### Given exercise
Copy the records below, from the line containing "In the picture, would" through the last line; leave out pictures.
──────────────────────────────
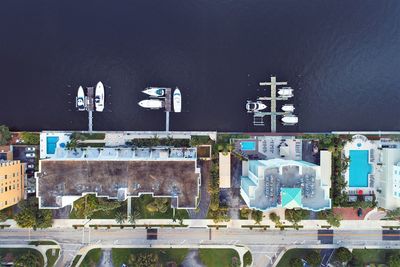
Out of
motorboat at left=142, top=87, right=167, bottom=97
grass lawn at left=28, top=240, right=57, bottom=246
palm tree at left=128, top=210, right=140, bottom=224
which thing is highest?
motorboat at left=142, top=87, right=167, bottom=97

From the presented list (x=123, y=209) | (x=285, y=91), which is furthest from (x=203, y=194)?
(x=285, y=91)

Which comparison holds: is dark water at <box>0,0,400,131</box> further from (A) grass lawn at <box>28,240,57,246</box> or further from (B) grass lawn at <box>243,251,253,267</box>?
(B) grass lawn at <box>243,251,253,267</box>

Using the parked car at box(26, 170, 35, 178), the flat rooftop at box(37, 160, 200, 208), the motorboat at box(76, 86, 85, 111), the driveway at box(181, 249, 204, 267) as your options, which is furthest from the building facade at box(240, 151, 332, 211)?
the parked car at box(26, 170, 35, 178)

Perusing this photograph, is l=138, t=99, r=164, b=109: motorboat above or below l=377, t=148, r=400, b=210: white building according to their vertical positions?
above

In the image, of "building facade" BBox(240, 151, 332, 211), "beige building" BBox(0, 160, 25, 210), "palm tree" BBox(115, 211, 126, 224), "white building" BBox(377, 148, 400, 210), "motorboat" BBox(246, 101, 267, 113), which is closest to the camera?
"building facade" BBox(240, 151, 332, 211)

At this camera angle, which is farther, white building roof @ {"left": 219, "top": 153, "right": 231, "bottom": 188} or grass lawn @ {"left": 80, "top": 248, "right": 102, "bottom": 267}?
grass lawn @ {"left": 80, "top": 248, "right": 102, "bottom": 267}

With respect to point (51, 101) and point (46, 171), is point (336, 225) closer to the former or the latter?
point (46, 171)

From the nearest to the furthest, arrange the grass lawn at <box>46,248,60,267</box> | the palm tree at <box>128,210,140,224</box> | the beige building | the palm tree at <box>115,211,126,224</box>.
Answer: the beige building → the palm tree at <box>115,211,126,224</box> → the palm tree at <box>128,210,140,224</box> → the grass lawn at <box>46,248,60,267</box>
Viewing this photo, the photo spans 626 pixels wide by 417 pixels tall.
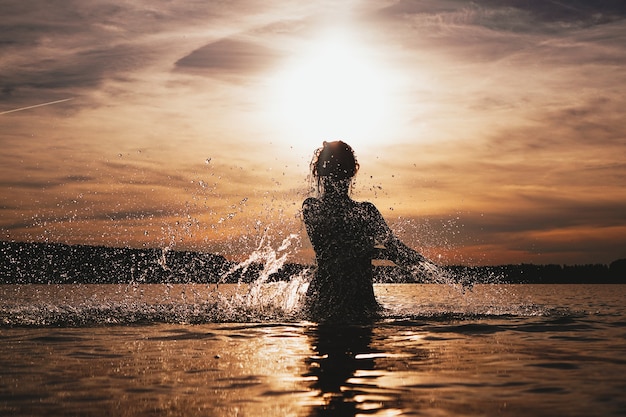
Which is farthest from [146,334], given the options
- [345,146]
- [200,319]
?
[345,146]

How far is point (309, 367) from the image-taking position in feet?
22.3

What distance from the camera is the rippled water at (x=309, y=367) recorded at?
16.7 feet

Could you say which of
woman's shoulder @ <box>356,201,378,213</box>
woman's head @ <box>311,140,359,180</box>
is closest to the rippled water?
woman's shoulder @ <box>356,201,378,213</box>

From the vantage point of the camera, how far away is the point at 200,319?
1249 cm

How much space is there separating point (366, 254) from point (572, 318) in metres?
4.39

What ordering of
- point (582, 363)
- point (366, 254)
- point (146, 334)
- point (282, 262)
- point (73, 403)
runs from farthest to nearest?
point (282, 262)
point (366, 254)
point (146, 334)
point (582, 363)
point (73, 403)

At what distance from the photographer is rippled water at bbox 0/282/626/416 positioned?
201 inches

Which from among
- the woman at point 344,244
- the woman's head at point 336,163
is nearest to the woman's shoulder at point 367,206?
the woman at point 344,244

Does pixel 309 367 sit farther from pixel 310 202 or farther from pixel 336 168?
pixel 336 168

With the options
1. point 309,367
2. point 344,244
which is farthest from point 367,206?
point 309,367

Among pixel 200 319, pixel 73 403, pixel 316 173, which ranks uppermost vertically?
pixel 316 173

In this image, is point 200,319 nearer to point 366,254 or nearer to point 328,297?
point 328,297

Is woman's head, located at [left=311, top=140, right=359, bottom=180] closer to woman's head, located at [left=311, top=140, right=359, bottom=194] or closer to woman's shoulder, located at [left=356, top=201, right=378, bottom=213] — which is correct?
woman's head, located at [left=311, top=140, right=359, bottom=194]

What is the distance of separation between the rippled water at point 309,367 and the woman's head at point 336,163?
238 centimetres
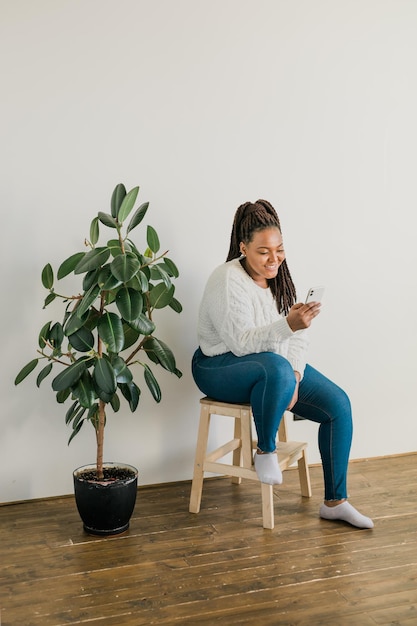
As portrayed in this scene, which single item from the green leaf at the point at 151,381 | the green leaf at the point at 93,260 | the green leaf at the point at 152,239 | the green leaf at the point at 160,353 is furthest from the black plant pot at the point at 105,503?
the green leaf at the point at 152,239

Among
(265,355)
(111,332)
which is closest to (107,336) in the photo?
(111,332)

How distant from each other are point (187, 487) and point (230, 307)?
907 mm

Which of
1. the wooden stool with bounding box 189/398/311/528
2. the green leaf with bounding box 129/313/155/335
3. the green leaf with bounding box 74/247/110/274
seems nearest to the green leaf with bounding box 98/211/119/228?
the green leaf with bounding box 74/247/110/274

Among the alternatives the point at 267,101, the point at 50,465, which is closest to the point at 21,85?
the point at 267,101

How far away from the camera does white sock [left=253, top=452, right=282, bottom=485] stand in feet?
Answer: 8.86

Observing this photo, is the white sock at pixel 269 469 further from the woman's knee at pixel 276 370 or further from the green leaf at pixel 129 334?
the green leaf at pixel 129 334

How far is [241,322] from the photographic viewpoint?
276 cm

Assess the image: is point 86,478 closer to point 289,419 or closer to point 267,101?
point 289,419

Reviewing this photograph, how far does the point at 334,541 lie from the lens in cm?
262

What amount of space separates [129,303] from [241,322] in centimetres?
45

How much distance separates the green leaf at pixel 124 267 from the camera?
97.4 inches

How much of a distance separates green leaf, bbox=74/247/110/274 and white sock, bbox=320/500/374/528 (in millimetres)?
1249

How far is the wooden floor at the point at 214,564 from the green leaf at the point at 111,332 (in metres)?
0.70

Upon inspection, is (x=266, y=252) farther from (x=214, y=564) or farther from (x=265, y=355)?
(x=214, y=564)
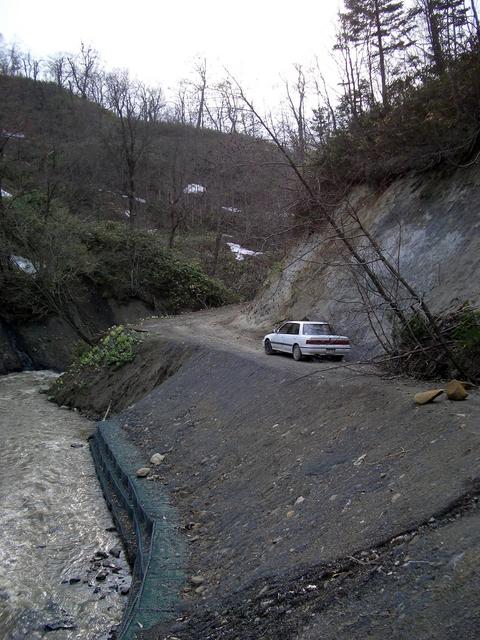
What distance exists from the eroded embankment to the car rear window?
4.79 metres

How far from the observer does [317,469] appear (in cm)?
721

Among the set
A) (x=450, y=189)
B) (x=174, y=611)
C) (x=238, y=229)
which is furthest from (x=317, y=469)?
(x=238, y=229)

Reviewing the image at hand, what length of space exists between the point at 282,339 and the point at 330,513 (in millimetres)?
11108

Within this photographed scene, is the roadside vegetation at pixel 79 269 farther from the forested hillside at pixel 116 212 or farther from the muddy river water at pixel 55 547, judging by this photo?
the muddy river water at pixel 55 547

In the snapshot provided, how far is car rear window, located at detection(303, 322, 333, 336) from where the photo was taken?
52.6 ft

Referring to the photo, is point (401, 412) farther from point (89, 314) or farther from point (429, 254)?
point (89, 314)

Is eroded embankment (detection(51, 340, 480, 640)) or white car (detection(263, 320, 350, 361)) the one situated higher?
white car (detection(263, 320, 350, 361))

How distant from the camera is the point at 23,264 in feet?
91.8

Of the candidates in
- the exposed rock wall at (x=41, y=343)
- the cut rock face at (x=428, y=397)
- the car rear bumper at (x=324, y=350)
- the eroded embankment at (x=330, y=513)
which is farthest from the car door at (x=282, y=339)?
the exposed rock wall at (x=41, y=343)

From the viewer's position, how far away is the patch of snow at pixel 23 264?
26703 mm

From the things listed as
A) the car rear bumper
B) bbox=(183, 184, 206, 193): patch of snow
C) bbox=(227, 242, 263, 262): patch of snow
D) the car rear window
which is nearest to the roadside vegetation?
bbox=(227, 242, 263, 262): patch of snow

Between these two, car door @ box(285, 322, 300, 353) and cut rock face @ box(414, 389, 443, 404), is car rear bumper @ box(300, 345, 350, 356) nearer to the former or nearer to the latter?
car door @ box(285, 322, 300, 353)

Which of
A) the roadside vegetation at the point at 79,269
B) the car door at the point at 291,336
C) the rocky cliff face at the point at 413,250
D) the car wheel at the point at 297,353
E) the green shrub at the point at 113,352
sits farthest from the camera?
the roadside vegetation at the point at 79,269

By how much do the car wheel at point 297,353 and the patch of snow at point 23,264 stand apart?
15240 millimetres
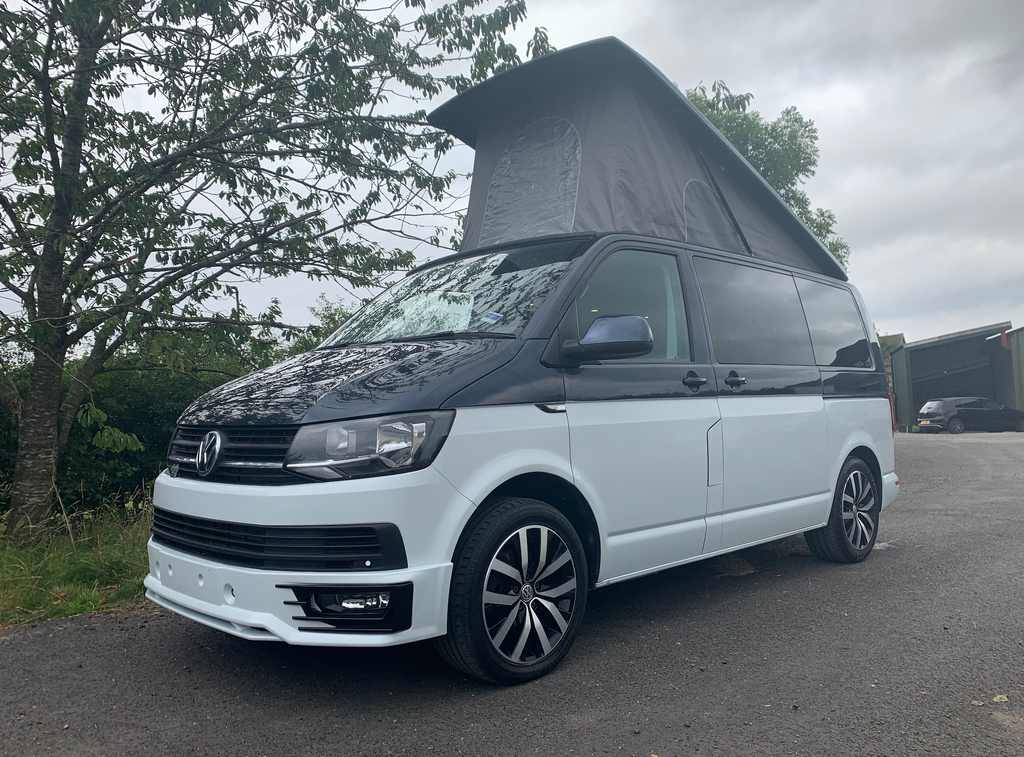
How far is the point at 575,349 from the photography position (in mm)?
3668

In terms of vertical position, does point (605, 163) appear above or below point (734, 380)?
above

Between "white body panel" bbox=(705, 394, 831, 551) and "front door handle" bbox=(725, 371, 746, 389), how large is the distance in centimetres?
8

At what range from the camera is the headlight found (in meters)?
3.06

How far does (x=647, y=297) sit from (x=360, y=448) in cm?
197

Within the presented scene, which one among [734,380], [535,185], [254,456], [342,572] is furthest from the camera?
[535,185]

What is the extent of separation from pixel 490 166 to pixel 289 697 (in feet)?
13.4

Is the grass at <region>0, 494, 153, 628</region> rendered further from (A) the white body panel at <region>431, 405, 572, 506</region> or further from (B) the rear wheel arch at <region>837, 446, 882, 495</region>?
(B) the rear wheel arch at <region>837, 446, 882, 495</region>

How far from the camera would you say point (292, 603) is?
3.04 meters

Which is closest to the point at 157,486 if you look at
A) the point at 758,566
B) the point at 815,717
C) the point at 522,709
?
the point at 522,709

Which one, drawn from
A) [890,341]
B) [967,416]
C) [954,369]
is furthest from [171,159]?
[890,341]

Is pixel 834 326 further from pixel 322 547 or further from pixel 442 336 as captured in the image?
pixel 322 547

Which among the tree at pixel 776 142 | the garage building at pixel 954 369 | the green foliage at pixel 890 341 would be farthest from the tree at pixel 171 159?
the green foliage at pixel 890 341

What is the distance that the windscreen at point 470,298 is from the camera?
3.90 m

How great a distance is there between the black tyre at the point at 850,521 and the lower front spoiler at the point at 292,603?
346 cm
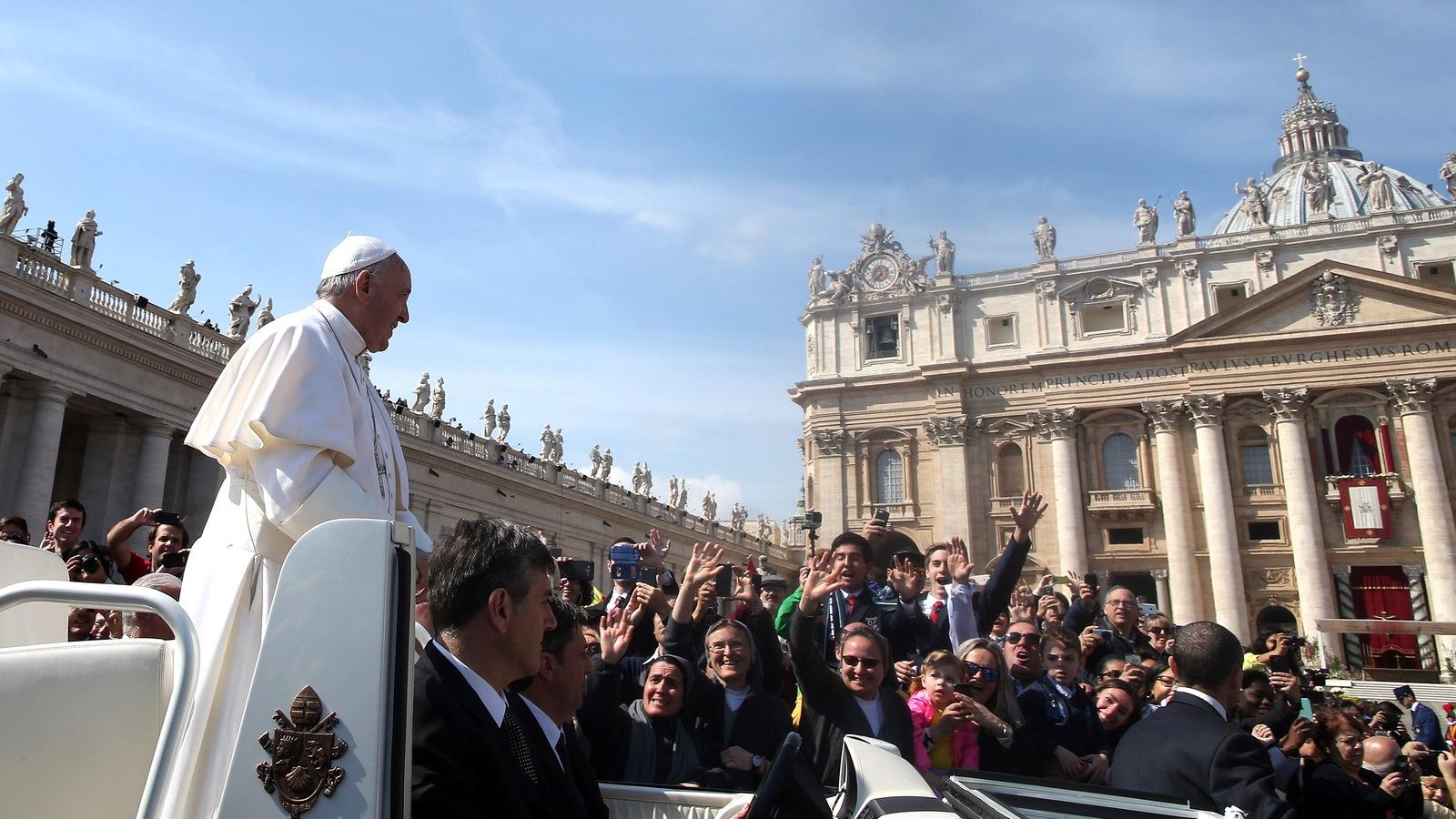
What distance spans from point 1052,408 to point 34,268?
3837cm

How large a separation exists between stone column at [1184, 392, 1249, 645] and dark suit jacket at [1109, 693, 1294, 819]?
38289 mm

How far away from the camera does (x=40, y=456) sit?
1719 cm

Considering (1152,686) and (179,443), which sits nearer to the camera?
(1152,686)

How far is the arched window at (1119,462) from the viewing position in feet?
140

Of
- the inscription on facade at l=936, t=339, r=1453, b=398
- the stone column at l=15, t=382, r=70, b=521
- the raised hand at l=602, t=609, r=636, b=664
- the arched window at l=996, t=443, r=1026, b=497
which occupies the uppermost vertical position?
the inscription on facade at l=936, t=339, r=1453, b=398

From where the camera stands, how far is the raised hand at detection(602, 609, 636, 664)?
5.38 metres

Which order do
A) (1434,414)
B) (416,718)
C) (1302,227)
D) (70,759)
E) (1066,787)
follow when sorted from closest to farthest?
(70,759) → (416,718) → (1066,787) → (1434,414) → (1302,227)

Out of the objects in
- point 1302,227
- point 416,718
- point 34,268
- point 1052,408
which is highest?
point 1302,227

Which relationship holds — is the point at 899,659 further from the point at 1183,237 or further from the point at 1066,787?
the point at 1183,237

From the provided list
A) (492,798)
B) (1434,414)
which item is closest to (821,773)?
(492,798)

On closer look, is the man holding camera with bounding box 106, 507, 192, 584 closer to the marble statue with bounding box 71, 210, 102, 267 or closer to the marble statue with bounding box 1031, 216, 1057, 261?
the marble statue with bounding box 71, 210, 102, 267

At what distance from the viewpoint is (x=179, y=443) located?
69.5 feet

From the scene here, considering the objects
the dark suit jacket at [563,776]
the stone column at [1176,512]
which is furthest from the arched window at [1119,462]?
the dark suit jacket at [563,776]

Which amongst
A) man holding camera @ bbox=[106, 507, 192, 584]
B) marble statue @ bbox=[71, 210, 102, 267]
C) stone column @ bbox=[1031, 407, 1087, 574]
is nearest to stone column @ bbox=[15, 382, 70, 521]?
marble statue @ bbox=[71, 210, 102, 267]
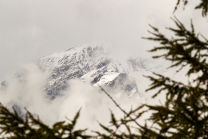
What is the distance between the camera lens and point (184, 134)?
3223 mm

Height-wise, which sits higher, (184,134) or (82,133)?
(82,133)

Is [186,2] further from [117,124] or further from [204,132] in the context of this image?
[117,124]

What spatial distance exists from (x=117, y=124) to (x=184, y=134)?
3.89ft

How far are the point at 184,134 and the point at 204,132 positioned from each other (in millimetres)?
319

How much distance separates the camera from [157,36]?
3420mm

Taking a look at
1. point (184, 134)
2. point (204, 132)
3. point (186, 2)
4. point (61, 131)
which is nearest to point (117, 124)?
point (61, 131)

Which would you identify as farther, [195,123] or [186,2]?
[186,2]

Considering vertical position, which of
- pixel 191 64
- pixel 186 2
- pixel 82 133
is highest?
pixel 186 2

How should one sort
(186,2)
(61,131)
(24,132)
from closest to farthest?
(61,131) < (24,132) < (186,2)

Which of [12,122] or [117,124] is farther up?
[12,122]

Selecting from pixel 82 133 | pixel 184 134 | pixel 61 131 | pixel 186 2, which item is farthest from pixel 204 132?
pixel 186 2

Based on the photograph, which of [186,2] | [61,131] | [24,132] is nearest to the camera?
[61,131]

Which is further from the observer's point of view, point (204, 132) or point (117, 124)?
point (204, 132)

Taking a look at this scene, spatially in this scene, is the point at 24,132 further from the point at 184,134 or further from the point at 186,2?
the point at 186,2
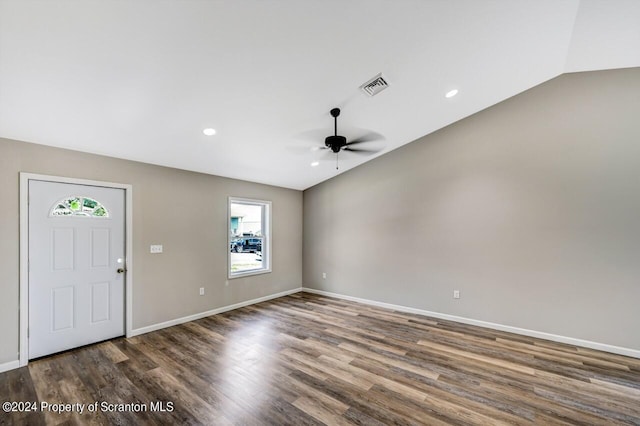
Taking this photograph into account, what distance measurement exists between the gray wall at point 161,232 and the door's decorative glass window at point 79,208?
310 mm

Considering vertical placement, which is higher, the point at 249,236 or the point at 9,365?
the point at 249,236

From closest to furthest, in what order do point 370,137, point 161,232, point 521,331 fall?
1. point 521,331
2. point 161,232
3. point 370,137

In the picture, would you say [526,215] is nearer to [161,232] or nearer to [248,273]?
[248,273]

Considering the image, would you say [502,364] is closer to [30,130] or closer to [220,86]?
[220,86]

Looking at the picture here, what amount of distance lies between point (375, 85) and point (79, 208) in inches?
161

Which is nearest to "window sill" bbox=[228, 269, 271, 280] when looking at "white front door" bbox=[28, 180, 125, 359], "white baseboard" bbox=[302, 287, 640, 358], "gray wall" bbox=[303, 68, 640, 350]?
"white front door" bbox=[28, 180, 125, 359]

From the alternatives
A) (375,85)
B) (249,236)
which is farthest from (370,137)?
(249,236)

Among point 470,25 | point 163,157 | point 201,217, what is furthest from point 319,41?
point 201,217

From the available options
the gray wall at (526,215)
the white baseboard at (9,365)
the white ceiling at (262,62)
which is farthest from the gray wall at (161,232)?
the gray wall at (526,215)

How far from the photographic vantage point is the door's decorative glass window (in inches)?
126

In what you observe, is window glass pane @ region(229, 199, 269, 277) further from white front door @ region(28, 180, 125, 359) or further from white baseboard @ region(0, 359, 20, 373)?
white baseboard @ region(0, 359, 20, 373)

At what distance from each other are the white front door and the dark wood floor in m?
0.27

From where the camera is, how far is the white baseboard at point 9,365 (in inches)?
108

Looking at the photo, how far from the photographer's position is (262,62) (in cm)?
239
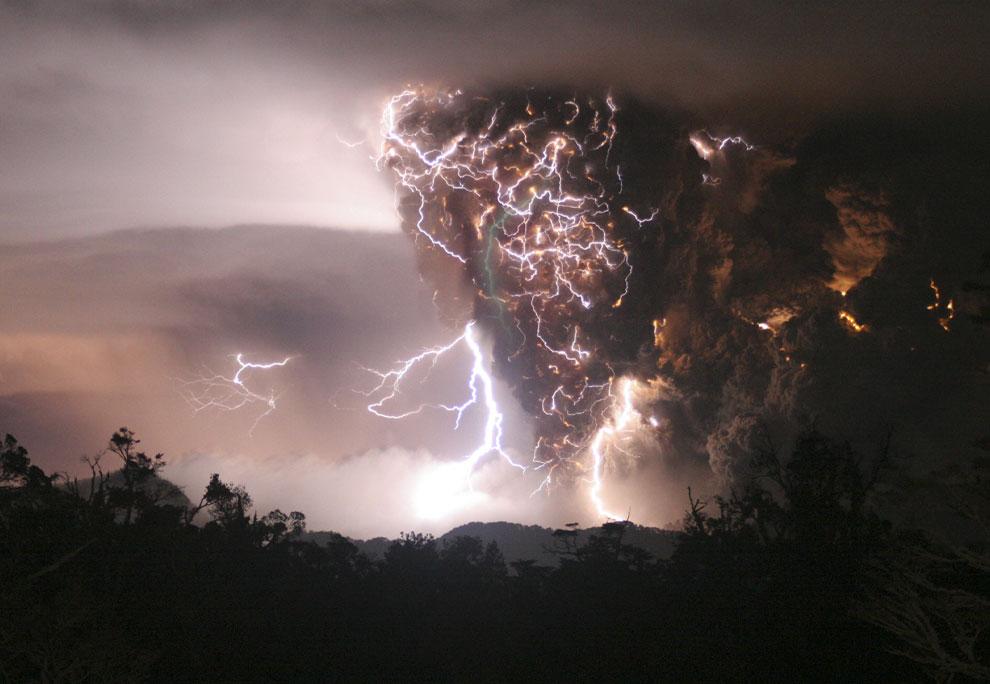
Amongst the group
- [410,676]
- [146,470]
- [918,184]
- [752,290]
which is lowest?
[410,676]

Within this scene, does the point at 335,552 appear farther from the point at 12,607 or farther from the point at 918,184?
the point at 918,184

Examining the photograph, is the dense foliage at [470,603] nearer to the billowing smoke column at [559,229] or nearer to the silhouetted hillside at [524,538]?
the silhouetted hillside at [524,538]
──────────────────────────────
### Correct response
In the picture, would you say [526,215] is nearer to [161,232] or nearer to [248,273]?
[248,273]

Considering the image, would you say [502,364] is closer to [30,130] or closer to [220,86]?
[220,86]

Looking at the picture here, what amount of distance lies between point (375, 85) and point (79, 208) in inches?
161

Which is nearest to "window sill" bbox=[228, 269, 271, 280] when looking at "white front door" bbox=[28, 180, 125, 359], "white baseboard" bbox=[302, 287, 640, 358], "gray wall" bbox=[303, 68, 640, 350]?
"white front door" bbox=[28, 180, 125, 359]

From the alternatives
A) (375,85)
B) (249,236)
which is farthest from (370,137)?
(249,236)

Among point 470,25 | point 163,157 | point 201,217, what is furthest from point 319,41?
point 201,217

From the available options
the gray wall at (526,215)
the white baseboard at (9,365)
the white ceiling at (262,62)
which is farthest from the gray wall at (161,232)?
the gray wall at (526,215)

How far from the photographic vantage point is the door's decorative glass window (in inches)?
126

In what you observe, is window glass pane @ region(229, 199, 269, 277) further from white front door @ region(28, 180, 125, 359) or further from white baseboard @ region(0, 359, 20, 373)?
white baseboard @ region(0, 359, 20, 373)

At what distance from each other are the white front door and the dark wood floor in m?
0.27

From where the camera is, how far is the white baseboard at point 9,365 (in inches)?
108

Looking at the photo, how far from the photographer's position is (262,62) (in cm)?
239
Amongst the group
- [410,676]
- [146,470]
- [918,184]
- [752,290]
which is lowest?
[410,676]

Within this scene, does the point at 335,552 appear farther from the point at 12,607 or farther from the point at 918,184?
the point at 918,184

Examining the photograph, is the dense foliage at [470,603] nearer to the billowing smoke column at [559,229] or nearer to the silhouetted hillside at [524,538]?
the silhouetted hillside at [524,538]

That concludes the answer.